We want to generate a function where position matters. So we decided to elaborate the data in a peculiar way. We started by composing a string that has the binary code of the whole password we have to transform. Then we wanted to unify the strings, so we added zeros where the string was not long enough, and removed characters when it was too long. In this way we controlled the length of the int variable we are going to output. In our case we decided to keep 64 bit as length of our integer, a reasonable value to not take too much space in memory.

In [15]:
def hashingMapUnique(item):
    s = ''
    for c in item:
        s += "{0:b}".format(ord(c))
    return (int(s.ljust(64, '0')[:64:],2), 1)

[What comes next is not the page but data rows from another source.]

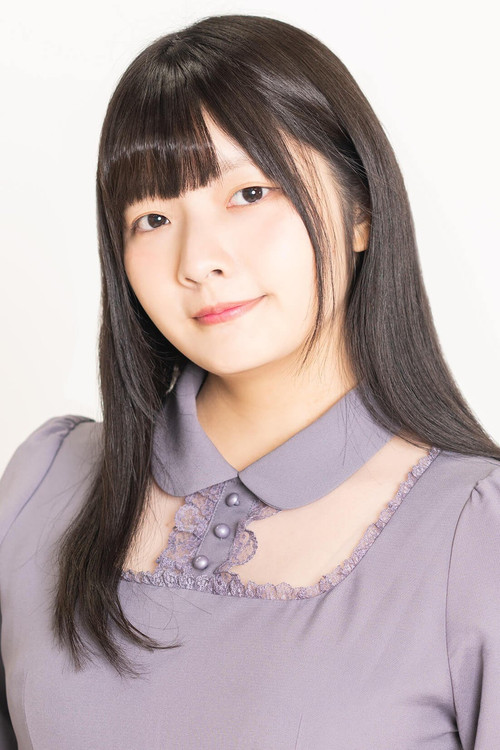 Photo of Shiori Sawada, Acting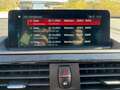 BMW 116 116d - BERLINE F20 LCI Sport PHASE 2 Nero - thumbnail 21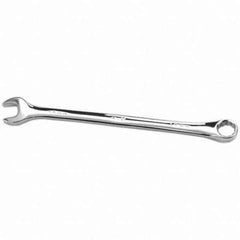 SK - Combination Wrench - Industrial Tool & Supply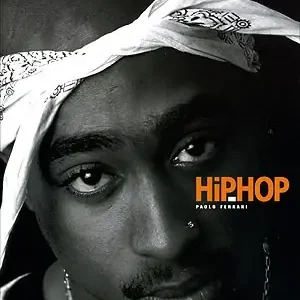 Solo Oggi Hip-Hop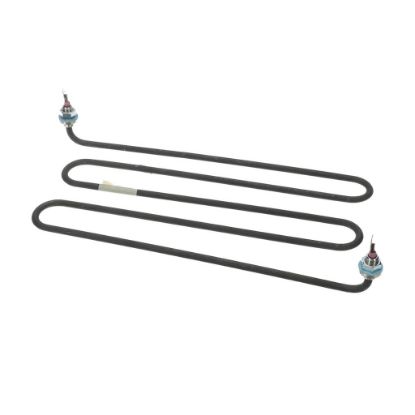 Picture of Moffat Hp10t Dry Element 208V Kit 1200W Part# M241018K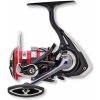 Daiwa 18 Ninja LT 1000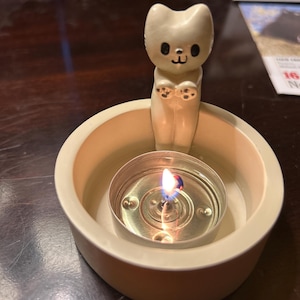 Brit added a photo of their purchase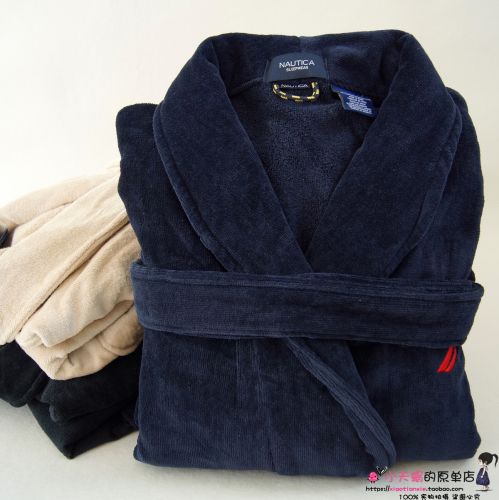 Peignoir - Ref 594375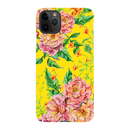 iPhone 11 Pro Max Snap Case in Matte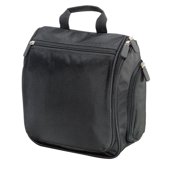 Port Authority Hanging Toiletry Kit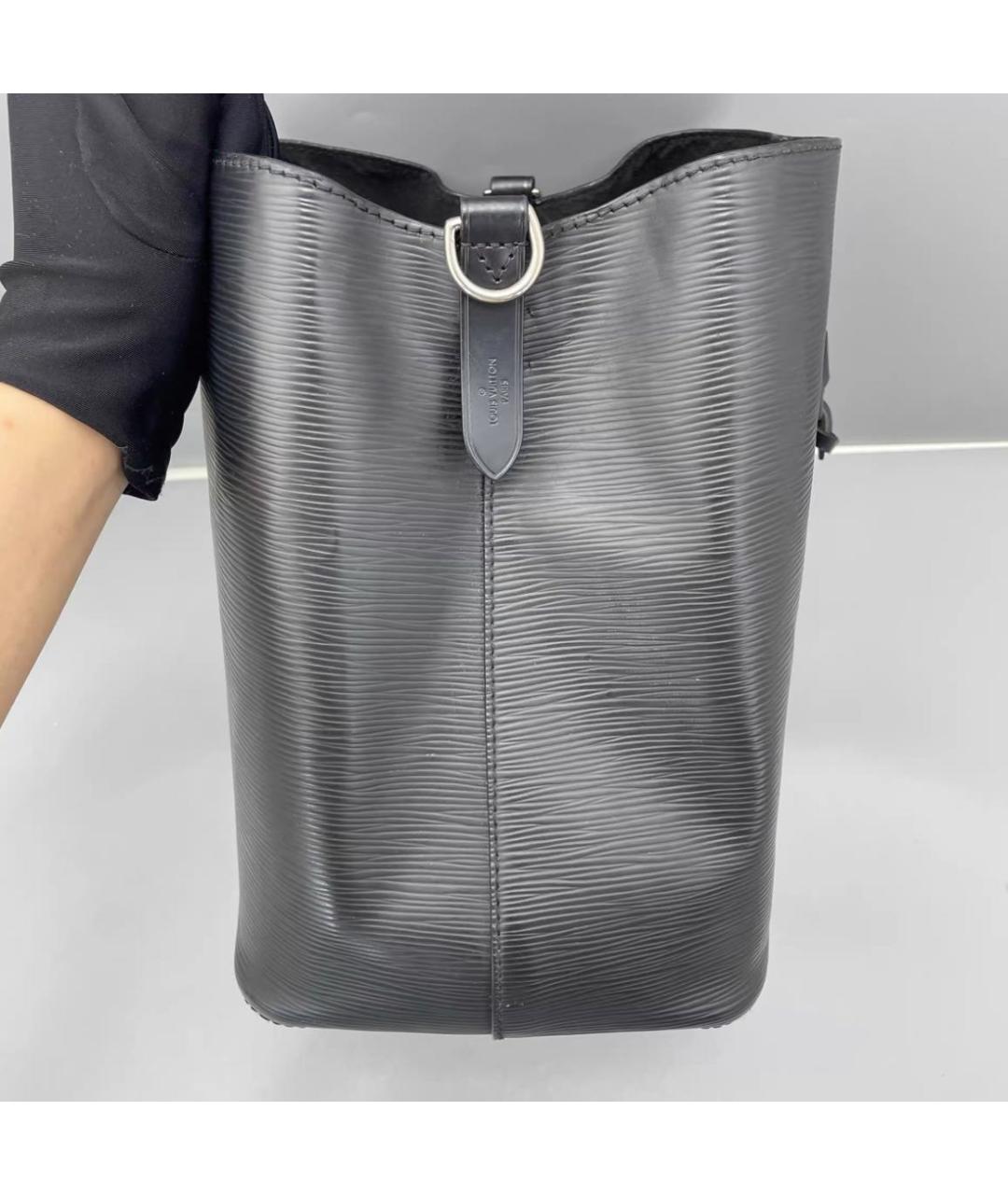 LOUIS VUITTON Сумка через плечо, фото 4
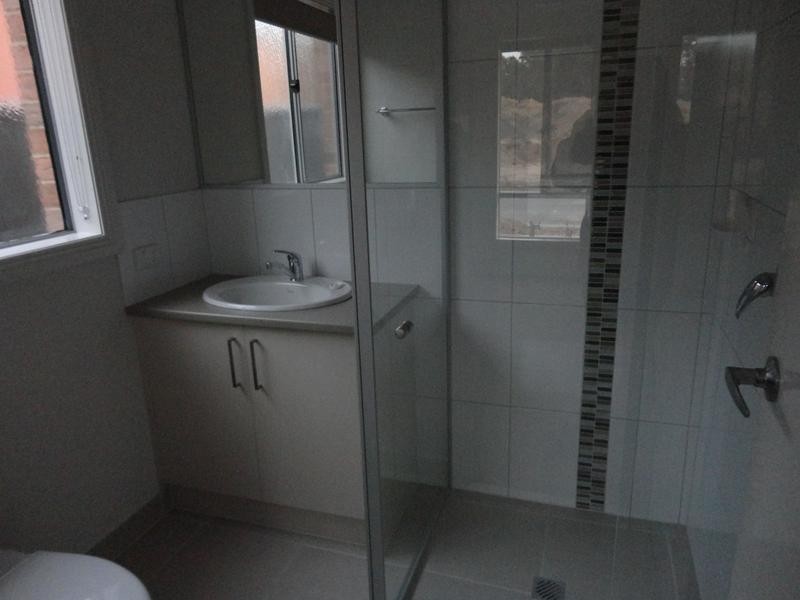 509 Ghost Gum Way, Jackass Flat VIC 3556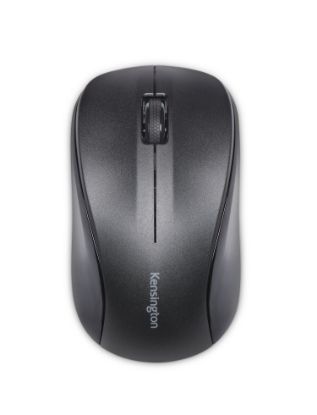 Picture of KTG WIRELESS MOUSE FOR LIFE
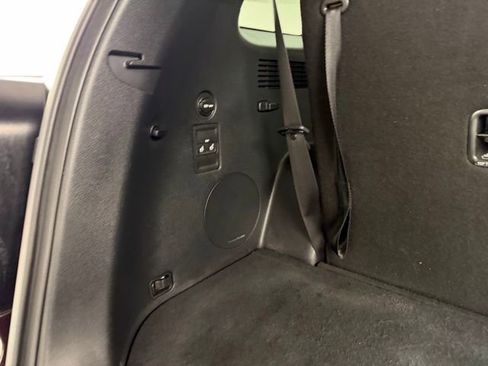 Used 2024 Hyundai Palisade SEL w/ Premium Package image 32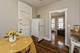 3640 N Pine Grove Unit 2E, Chicago, IL 60613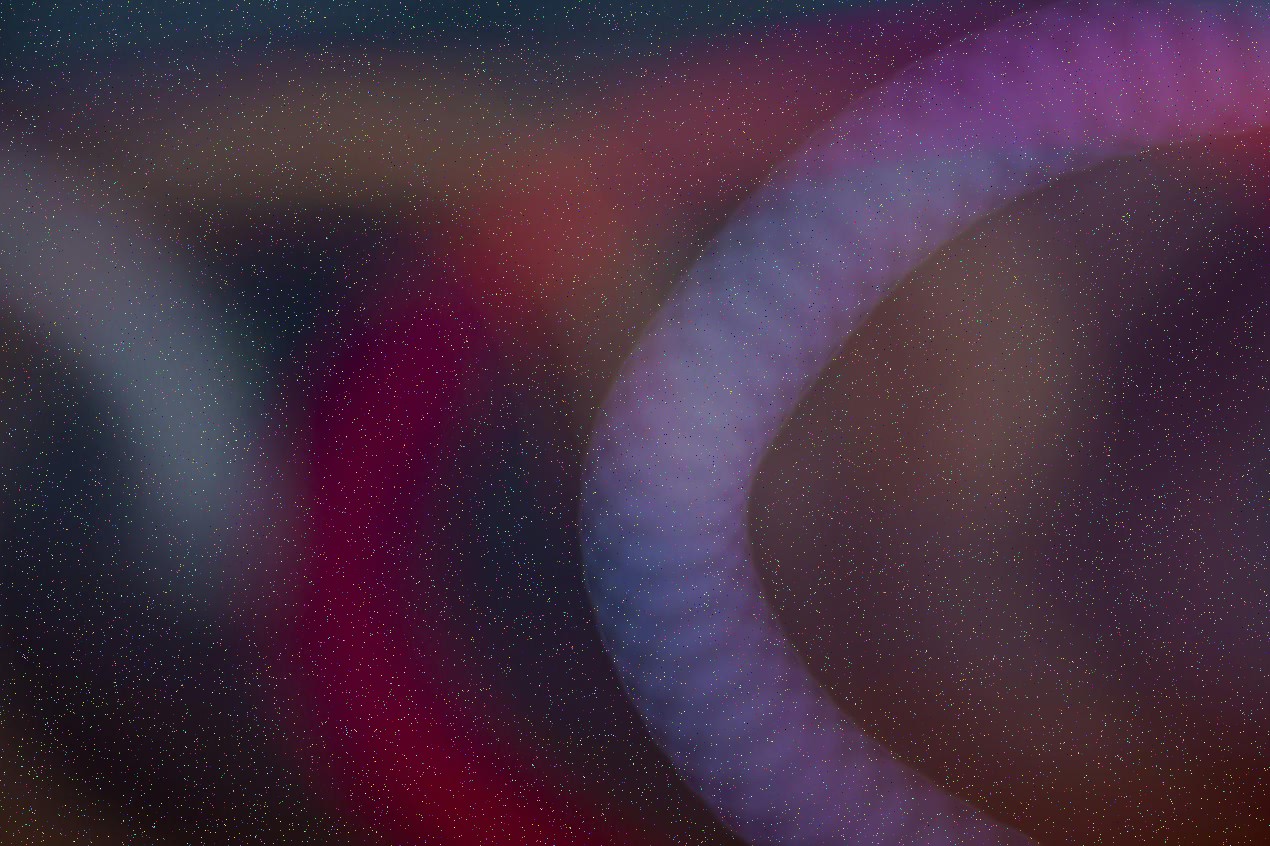 Projekt 2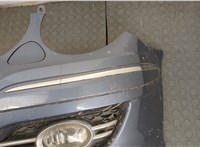  Бампер Mercedes E W211 2002-2009 20299697 #9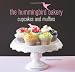 Hummingbird Bakery Cupcakes & Muffins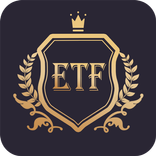 ETF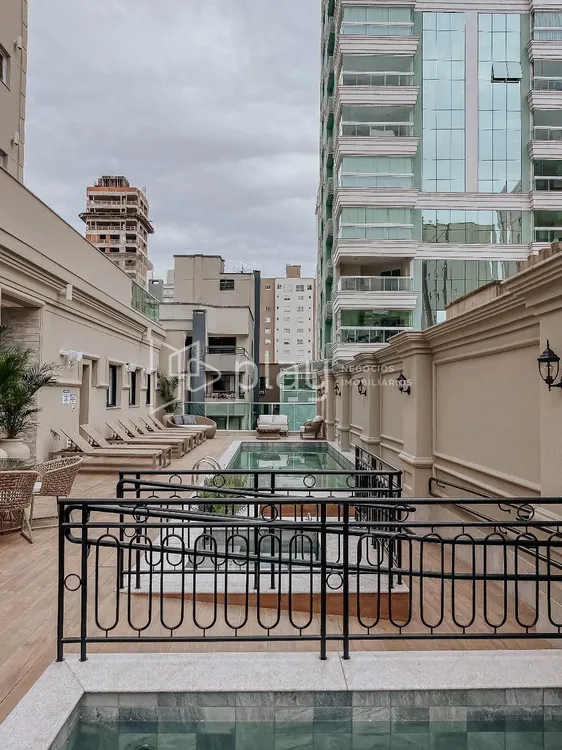 terceira imagem imóvel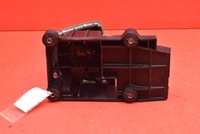 фото thumb №6, Вибірник домкрат передач g04100 chevrolet captiva 1 i 2.0 vcdi 150km 06-11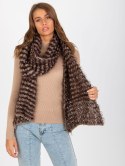 Szalik AT-SZ-3710.88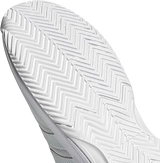 Zapatillas adidas Gamecourt 2 Hombre Blanco/Blanco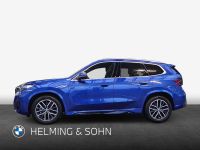 BMW X1 - Vorschau Bild 5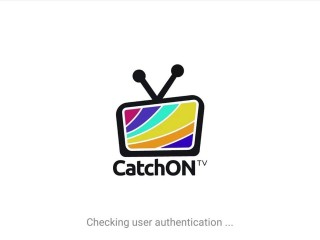 catchon-tv-1-over-15000-live-tv-channels-and-vod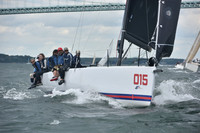 2019 NYYC Annual Regatta A_3005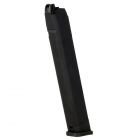 Maruyama 42 Rds Gas Magazine for FMG9 / VFC Glock Series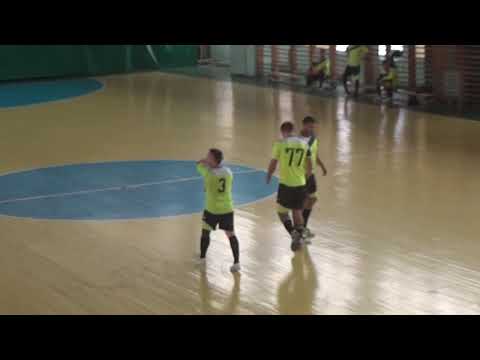 10 КУ 2 НАНГУ -   Вега Пласт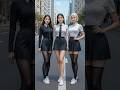 미녀들의 옴브리뉴 댄스 Ombrinho Dance Challenge Smack Yo オンブリーニョ ダンス チャレンジ 미녀들의 옴브리뉴 댄스 Ombrinho Dance Challenge Smack Yo オンブリーニョ ダンス チャレンジ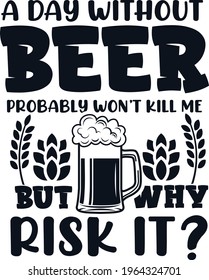 This is a vector graphic that can be used as a cut file.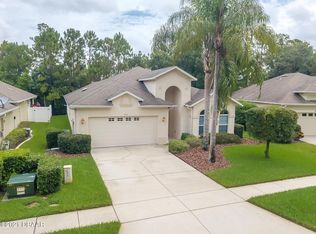 936 Wingate Trl, Port Orange, FL 32128
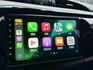 21年 HILUX 僅跑7萬公里 四輪傳動 ACC跟車系統 CARPLAY LED頭燈 抬頭顯示器 環景系統 電動座椅  第12張縮圖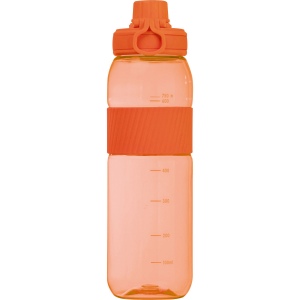 Bouteille Tritan LUCREZIA 22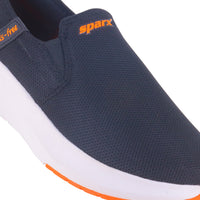 Athleisure Shoes for Men SM 1031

Again we do the map-reduce procedure to count the data, as we did previously, filtering just the duplicates and counting them.

In [16]:
ntuples = txt.map(hashingMapUnique).reduceByKey(lambda a, b: a+b)

In [17]:
ntuples.take(5)

[(16274527251664803781, 2),
 (10608099667156110106, 2),
 (16668620600776809073, 2),
 (10081794263021956144, 2),
 (13073833392952119731, 2)]

In [18]:
reduced = ntuples

In [19]:
duplicates = reduced.filter(lambda x: x[1]>1)

In [20]:
duplicates.take(10)

[(16274527251664803781, 2),
 (10608099667156110106, 2),
 (16668620600776809073, 2),
 (10081794263021956144, 2),
 (13073833392952119731, 2),
 (10014301253483687536, 2),
 (12539534125667135270, 2),
 (17272142619530314309, 2),
 (13455788835654306926, 2),
 (15110295247321585083, 2)]

In [21]:
n = duplicates.count()
n

5000000

As result we can see that the number of duplicates in precisely 5000000. This means that the choice of taking 64 bits was reasonable to keep the data not too large and at the same time have a very good precision on the counting, avoiding at all the hash collision.